▶ _AIM OF THE EXERCISE_
In the material below, find the line that contains "Amerika'da Şirketi Olan" and the line that contains "Abyssalcraft is Kind", then write out exactly those two lines and everything between them.

▶ _INPUT MATERIAL_
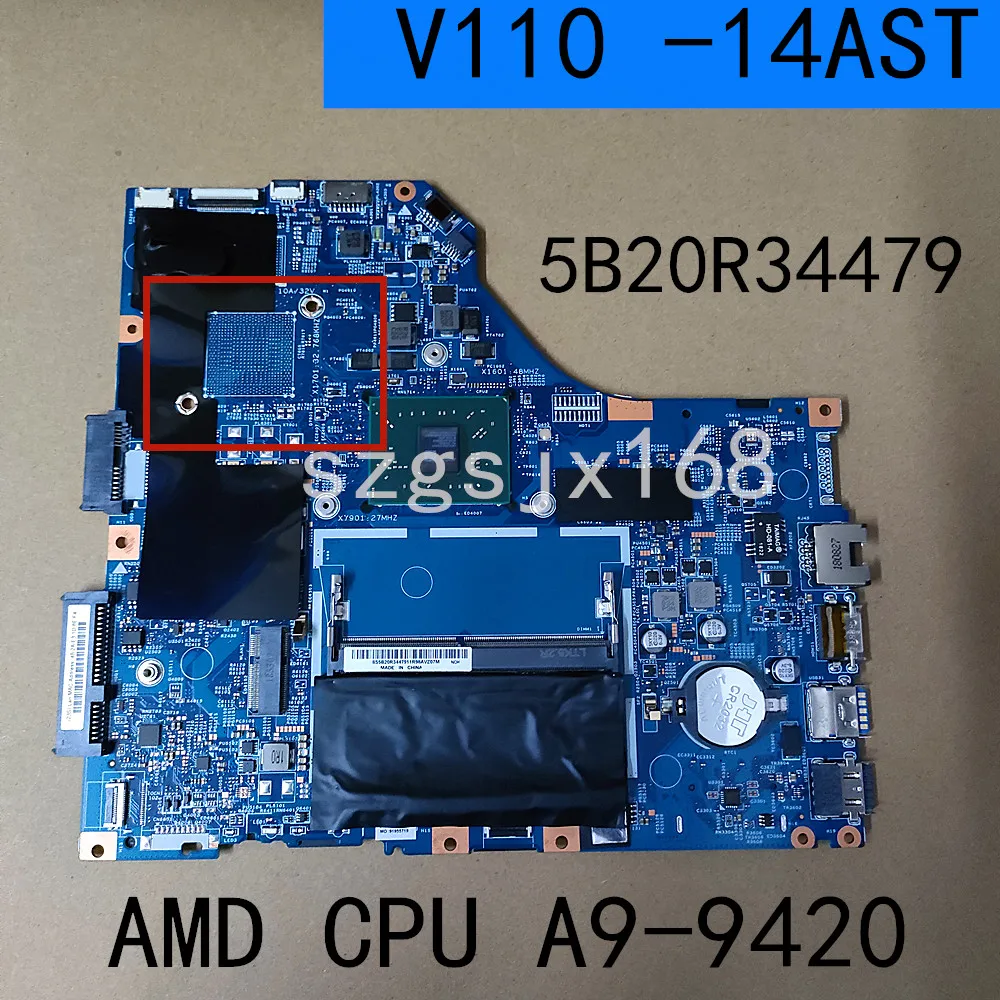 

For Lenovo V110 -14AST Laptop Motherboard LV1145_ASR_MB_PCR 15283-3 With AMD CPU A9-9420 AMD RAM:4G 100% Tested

* * *

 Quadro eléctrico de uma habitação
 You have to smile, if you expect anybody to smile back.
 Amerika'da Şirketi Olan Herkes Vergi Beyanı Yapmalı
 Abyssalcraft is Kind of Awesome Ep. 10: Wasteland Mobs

* * *

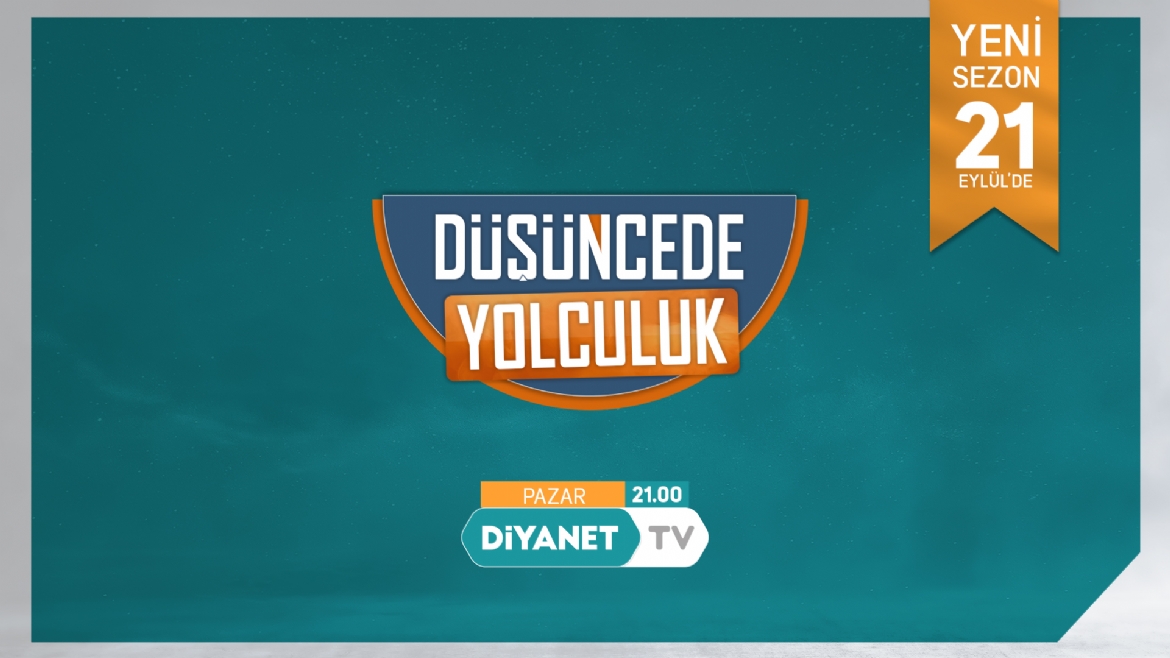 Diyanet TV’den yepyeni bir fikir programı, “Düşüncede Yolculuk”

▶ _ANSWER BOX_
 Amerika'da Şirketi Olan Herkes Vergi Beyanı Yapmalı
 Abyssalcraft is Kind of Awesome Ep. 10: Wasteland Mobs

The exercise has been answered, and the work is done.